I. Rykin1, A. Shagnieva1, E. Panidi1, and V. Tsepelev2 I. Rykin et al.
  • 1Saint Petersburg State University, St. Petersburg, Russia
  • 2Russian State Hydrometeorological University, St. Petersburg, Russia

Keywords: Growing Seasons, GIS-based Mapping, Vegetation Indexes, NDWI, Google Earth Engine

Abstract.
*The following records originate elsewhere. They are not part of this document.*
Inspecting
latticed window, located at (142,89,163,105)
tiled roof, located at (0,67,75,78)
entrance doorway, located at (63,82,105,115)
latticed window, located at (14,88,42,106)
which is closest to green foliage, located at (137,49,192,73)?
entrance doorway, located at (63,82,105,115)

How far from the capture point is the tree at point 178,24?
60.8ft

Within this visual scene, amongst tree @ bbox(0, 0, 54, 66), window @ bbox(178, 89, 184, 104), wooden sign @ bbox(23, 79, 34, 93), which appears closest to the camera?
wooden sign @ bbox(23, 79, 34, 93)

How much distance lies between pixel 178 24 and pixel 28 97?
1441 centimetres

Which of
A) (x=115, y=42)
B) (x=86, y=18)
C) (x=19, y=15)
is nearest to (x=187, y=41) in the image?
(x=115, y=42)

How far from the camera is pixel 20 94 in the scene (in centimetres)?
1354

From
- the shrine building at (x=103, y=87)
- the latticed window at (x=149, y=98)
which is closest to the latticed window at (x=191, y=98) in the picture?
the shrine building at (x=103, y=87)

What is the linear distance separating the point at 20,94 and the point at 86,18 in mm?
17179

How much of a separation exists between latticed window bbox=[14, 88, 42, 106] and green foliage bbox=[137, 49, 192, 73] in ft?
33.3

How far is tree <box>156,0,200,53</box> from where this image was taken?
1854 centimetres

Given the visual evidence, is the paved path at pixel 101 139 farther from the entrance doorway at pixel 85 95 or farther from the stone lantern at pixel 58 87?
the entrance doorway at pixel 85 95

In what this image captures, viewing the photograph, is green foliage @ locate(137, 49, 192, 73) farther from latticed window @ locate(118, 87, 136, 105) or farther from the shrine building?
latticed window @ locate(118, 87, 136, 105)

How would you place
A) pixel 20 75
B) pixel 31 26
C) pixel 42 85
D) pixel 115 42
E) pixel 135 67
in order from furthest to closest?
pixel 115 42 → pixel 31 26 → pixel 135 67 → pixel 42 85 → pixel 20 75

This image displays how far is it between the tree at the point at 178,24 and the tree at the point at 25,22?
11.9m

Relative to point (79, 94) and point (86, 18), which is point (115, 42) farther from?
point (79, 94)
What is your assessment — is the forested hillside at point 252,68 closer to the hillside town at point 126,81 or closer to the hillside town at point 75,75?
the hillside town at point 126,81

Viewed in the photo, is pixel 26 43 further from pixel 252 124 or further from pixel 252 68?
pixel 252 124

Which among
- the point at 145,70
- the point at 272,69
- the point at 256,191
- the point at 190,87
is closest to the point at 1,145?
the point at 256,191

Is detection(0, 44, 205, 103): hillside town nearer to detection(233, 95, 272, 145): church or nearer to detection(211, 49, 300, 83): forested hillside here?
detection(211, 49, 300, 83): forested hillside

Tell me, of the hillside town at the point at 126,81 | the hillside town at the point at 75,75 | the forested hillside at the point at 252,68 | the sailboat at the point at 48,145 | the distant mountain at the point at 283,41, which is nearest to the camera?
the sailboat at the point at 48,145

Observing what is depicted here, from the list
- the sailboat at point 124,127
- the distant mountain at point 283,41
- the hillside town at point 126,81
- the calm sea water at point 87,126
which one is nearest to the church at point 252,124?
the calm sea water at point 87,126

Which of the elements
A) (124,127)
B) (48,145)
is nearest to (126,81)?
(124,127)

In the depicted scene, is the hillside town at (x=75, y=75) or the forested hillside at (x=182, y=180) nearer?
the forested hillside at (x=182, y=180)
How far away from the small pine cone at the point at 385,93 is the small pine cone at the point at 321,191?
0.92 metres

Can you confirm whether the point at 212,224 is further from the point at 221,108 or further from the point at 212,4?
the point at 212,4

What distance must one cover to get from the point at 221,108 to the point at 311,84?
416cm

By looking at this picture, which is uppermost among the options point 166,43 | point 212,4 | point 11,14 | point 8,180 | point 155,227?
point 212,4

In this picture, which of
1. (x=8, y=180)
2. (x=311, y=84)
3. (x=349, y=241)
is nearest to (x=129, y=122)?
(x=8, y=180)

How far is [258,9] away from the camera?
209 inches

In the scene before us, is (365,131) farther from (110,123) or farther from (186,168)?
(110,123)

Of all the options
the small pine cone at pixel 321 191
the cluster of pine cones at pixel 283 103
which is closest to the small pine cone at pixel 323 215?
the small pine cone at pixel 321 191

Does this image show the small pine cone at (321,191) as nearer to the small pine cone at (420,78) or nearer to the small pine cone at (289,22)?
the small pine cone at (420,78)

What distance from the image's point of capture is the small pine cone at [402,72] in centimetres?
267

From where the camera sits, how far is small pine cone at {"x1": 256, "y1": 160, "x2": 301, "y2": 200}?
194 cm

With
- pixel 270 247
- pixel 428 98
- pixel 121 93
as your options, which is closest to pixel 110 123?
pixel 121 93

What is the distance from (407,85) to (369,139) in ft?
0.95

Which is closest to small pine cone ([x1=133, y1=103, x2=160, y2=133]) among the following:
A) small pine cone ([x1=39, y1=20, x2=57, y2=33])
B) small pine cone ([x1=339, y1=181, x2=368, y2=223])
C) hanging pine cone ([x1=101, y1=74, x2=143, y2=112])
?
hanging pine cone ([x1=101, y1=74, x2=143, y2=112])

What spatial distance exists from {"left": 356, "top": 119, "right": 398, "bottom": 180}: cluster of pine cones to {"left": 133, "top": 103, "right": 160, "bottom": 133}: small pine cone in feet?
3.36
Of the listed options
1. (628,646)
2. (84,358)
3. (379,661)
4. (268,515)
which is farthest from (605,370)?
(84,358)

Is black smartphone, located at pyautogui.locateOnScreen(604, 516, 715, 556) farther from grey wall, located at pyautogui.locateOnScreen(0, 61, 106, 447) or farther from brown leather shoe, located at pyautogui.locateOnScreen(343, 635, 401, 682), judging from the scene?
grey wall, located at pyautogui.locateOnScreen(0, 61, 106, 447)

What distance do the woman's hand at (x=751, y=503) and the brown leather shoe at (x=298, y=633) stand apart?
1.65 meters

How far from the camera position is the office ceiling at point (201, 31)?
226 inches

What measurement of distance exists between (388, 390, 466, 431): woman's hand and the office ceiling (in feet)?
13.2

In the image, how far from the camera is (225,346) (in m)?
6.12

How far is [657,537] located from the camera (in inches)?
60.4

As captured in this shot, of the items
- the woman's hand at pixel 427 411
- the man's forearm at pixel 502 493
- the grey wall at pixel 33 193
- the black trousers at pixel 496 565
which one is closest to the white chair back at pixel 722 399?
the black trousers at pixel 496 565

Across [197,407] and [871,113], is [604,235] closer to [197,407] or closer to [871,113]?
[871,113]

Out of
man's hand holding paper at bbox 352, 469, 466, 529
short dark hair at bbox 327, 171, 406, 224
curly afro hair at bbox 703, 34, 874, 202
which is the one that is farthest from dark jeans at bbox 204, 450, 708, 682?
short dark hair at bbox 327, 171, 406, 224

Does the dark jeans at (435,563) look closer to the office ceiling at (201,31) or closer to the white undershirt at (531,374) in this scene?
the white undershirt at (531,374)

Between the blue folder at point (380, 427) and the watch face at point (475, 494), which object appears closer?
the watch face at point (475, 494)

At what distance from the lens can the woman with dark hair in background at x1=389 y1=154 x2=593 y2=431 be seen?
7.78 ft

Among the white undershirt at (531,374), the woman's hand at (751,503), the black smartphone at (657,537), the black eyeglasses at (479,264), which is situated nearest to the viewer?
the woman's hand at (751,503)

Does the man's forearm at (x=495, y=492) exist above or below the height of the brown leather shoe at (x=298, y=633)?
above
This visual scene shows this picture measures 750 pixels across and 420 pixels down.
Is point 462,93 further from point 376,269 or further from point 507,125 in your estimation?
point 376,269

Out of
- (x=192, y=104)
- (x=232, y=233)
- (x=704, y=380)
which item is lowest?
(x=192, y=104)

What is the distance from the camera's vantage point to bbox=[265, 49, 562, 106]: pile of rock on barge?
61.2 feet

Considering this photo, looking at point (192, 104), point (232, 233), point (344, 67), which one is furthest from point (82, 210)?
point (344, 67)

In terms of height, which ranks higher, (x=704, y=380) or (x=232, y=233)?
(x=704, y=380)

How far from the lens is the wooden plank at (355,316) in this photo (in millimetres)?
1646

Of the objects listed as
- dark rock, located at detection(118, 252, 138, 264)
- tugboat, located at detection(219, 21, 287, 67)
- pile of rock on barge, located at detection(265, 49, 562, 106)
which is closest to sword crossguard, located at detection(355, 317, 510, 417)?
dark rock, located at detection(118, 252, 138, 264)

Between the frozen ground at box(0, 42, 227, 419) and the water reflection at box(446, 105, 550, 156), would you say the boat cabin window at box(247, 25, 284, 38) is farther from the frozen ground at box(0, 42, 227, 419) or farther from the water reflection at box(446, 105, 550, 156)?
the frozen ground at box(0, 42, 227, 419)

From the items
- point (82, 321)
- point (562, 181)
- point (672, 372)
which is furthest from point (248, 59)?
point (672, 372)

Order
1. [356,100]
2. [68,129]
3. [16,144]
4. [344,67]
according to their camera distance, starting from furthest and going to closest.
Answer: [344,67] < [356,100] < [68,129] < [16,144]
Growing season time frames can be estimated and mapped using the vegetation indexes mapping and analysis. This approach brings significant benefit consisted in the ability of detailed (highly discrete in the meaning of spatial resolution) mapping of spatial differences in growing season stage and length. In comparison with interpolation of ground air temperature (applied when using temperature to detect growing seasons), real spatial resolution raises to kilometers per pixel and higher, while nodes of ground observation network can be spaced by thousands of kilometers in some regions. Our ongoing study is devoted to design a processing chain for mapping of growing season time frames basing on vegetation indexes data with close-to-one-day time resolution. We used MOD09GA dataset as an initial data. Data processing was implemented in Google Earth Engine big geospatial data platform.